§ **Request**
Reproduce each of the items below verbatim, leaving out the pictures.
-- begin Task inputs --
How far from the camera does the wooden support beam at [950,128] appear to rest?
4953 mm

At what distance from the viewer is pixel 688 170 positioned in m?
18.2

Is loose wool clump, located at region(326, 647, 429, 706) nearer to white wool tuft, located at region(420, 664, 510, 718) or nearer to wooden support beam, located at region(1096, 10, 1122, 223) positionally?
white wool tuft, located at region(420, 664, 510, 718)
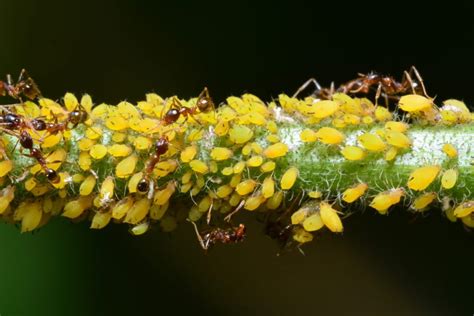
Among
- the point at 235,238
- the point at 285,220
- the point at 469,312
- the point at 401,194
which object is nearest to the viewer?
the point at 401,194

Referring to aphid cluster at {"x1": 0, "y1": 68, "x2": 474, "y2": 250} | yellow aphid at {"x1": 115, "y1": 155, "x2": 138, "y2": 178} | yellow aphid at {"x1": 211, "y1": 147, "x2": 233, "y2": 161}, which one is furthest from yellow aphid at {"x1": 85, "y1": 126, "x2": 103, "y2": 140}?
yellow aphid at {"x1": 211, "y1": 147, "x2": 233, "y2": 161}

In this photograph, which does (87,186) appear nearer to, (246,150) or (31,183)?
(31,183)

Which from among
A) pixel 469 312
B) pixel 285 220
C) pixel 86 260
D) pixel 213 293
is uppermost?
pixel 285 220

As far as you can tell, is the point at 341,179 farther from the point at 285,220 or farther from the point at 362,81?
the point at 362,81

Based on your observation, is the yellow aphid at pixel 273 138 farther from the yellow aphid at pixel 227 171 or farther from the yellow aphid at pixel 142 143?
the yellow aphid at pixel 142 143

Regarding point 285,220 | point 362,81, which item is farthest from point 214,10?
point 285,220

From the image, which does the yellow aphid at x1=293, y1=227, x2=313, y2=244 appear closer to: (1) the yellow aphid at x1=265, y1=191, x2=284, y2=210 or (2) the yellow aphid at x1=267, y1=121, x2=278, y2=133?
-- end Task inputs --
§ **In response**
How far from the camera does the wooden support beam at [950,128] appear to rest?
4953 mm

At what distance from the viewer is pixel 688 170 positioned in m?
18.2

Is loose wool clump, located at region(326, 647, 429, 706) nearer to white wool tuft, located at region(420, 664, 510, 718) or nearer to wooden support beam, located at region(1096, 10, 1122, 223) positionally?
white wool tuft, located at region(420, 664, 510, 718)
Among
- the point at 235,238
- the point at 285,220
- the point at 469,312
- the point at 401,194
which object is nearest to the viewer?
the point at 401,194

Referring to aphid cluster at {"x1": 0, "y1": 68, "x2": 474, "y2": 250} | yellow aphid at {"x1": 115, "y1": 155, "x2": 138, "y2": 178} | yellow aphid at {"x1": 211, "y1": 147, "x2": 233, "y2": 161}, which one is furthest from yellow aphid at {"x1": 85, "y1": 126, "x2": 103, "y2": 140}?
yellow aphid at {"x1": 211, "y1": 147, "x2": 233, "y2": 161}

In this photograph, which does (87,186) appear nearer to, (246,150) or (31,183)?
(31,183)

Which from among
A) pixel 469 312
B) pixel 285 220
C) pixel 86 260
D) pixel 213 293
is uppermost?
pixel 285 220

As far as you can tell, is the point at 341,179 farther from the point at 285,220 or farther from the point at 362,81?
the point at 362,81

Based on your observation, is the yellow aphid at pixel 273 138 farther from the yellow aphid at pixel 227 171 or farther from the yellow aphid at pixel 142 143?
the yellow aphid at pixel 142 143

Regarding point 285,220 | point 362,81, which item is farthest from point 214,10?
point 285,220

From the image, which does the yellow aphid at x1=293, y1=227, x2=313, y2=244 appear closer to: (1) the yellow aphid at x1=265, y1=191, x2=284, y2=210 or (2) the yellow aphid at x1=267, y1=121, x2=278, y2=133?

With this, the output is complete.